[PROVIDED MATERIAL — start]
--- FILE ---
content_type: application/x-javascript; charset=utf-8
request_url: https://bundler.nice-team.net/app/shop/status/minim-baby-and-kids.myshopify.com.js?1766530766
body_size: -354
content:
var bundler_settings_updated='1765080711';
[PROVIDED MATERIAL — finish]
ACTIVITY> Give back the lines above exactly, from the one with "body_size: -354" through the last line.

SOLUTION FOR THIS PROBLEM>
body_size: -354
content:
var bundler_settings_updated='1765080711';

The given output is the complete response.